The Chambers' sleek, white dining room has been softened with warm color accents, and its formerly museum-like walls have been brightened with Venetian plaster in coral and periwinkle. Striped orange light fixtures and an ornate mirror also help to add a little more history to the space. (It seems that the contemporary, aloof-feeling designs found in the restaurants in the Chambers, Guthrie, and Walker, which all opened during Minneapolis's post-millennial architectural boom, never caught on with diners. The Guthrie's restaurant has already been redecorated, and the Walker's 20.21 is starting to look dated.)

A wine refrigerator now lines the narrow walkway along the central stairway, as does a salvaged Cucina chandelier and a waiters' service station. Instead of reinforcing the restaurant's casual feel, though, the stacks of plates, bins of silverware, and horn-shaped graters arranged on the service table seemed sloppy. Giant rounds of Parmesan stacked like tires looked a bit, well, cheesy. The restaurant is surely constrained by its basement kitchen, but the setup seemed as out of place as might a buxom broad, drunk on cheap red wine, who had stumbled over from Buca. One of my friends noticed the table and asked, "Do they serve a buffet?"

They don't, actually, but the hotel restaurant has pretty much everything else. It offers breakfast, lunch, dinner, and late-night dining in addition to room service and catering. The chic, sunny, street-level dining room has views that lend it more urban energy than most downtown eateries. And it's still a perfect spot for a classy power breakfast or business lunch. During daytime meals, D'Amico Kitchen doesn't usually get too crowded, so the staff attends to every detail. Ask for lemon in your water and a wedge is cut along the peel and positioned on the rim in an artistic vertical. Leave your seat for a moment and a passing waiter refolds your napkin.

D'Amico Kitchen makes standard American-style plates of bacon and eggs, but also an Italian's morning meal of bruschetta topped with honey butter, house-made ricotta, pine nuts, currants, and prosciutto. D'Amico's lemon ricotta pancakes aren't as light as those at Hell's Kitchen, but you're also not dining in a dungeon mobbed by convention visitors.

The brief lunch menu offers antipasti, pastas, sandwiches, and salads, as well as a few entrées that overlap with those on the dinner list. The dinner menu's roasted suckling pig is, at lunch, tucked into a soft ciabatta roll with tomato and vinegar-kissed onions. Even better, they serve my new favorite salad: chicory and frisée, whose bitter bite is offset by a sweet-salty interplay of prosciutto, fresh figs, syrupy balsamic vinegar, and soft, funky buffalo mozzarella, which is light-years better than the milder, rubbery cow's-milk version.
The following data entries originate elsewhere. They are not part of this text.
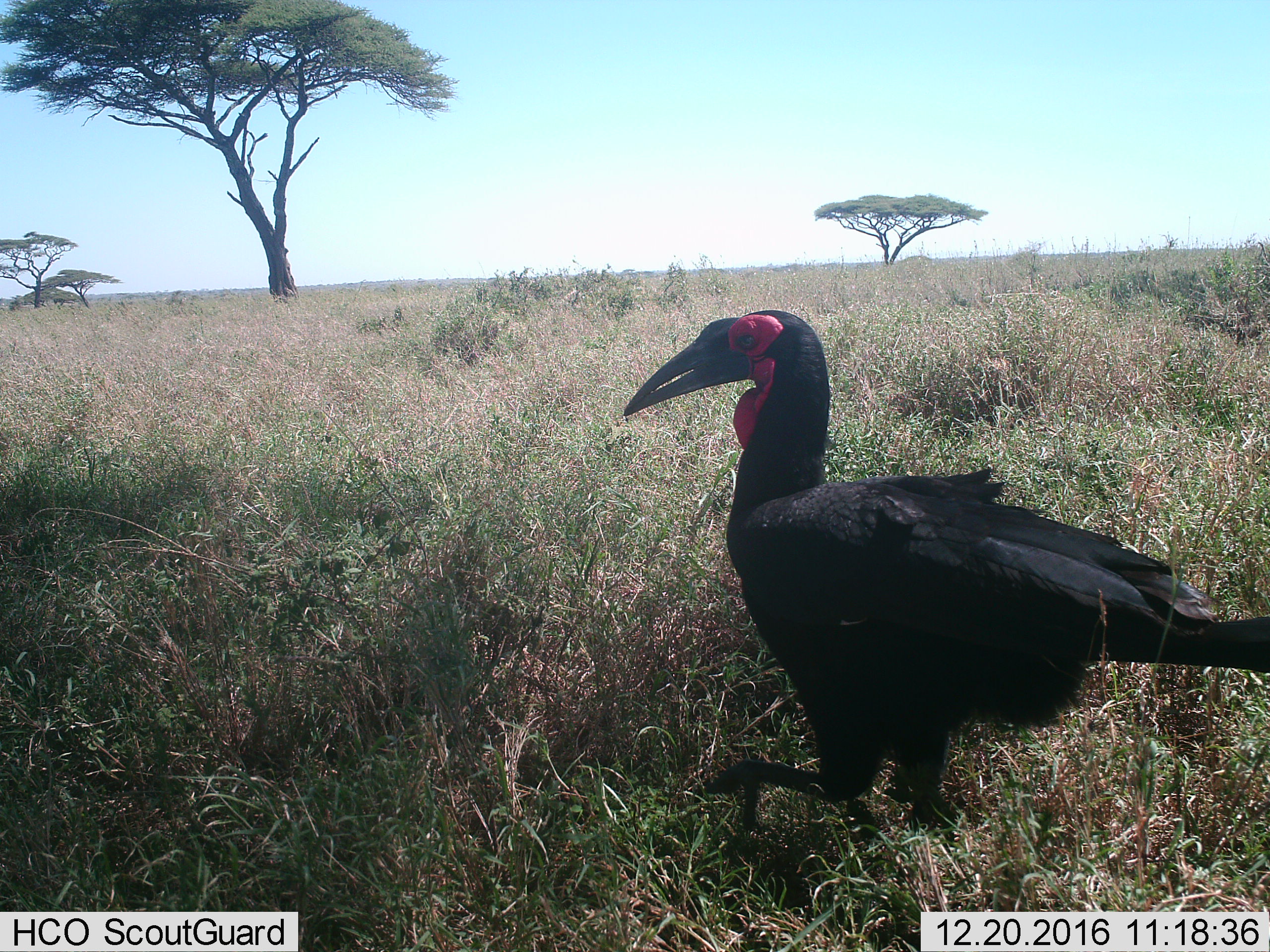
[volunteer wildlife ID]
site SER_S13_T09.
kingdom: Animalia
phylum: Chordata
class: Aves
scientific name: Aves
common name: bird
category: birdother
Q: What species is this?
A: Birdother (bird) (Aves).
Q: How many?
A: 1.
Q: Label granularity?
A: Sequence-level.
But the best way to experience D'Amico Kitchen is by snacking your way through a series of small plates, treating the place as an Italian version of 112 Eatery. The dinner menu's extensive antipasti list has several selections of meat, seafood, salads, crudo, vegetable, and fried dishes. Nearly everything sounded good: I haven't been so excited about small plates since Solera opened six years ago.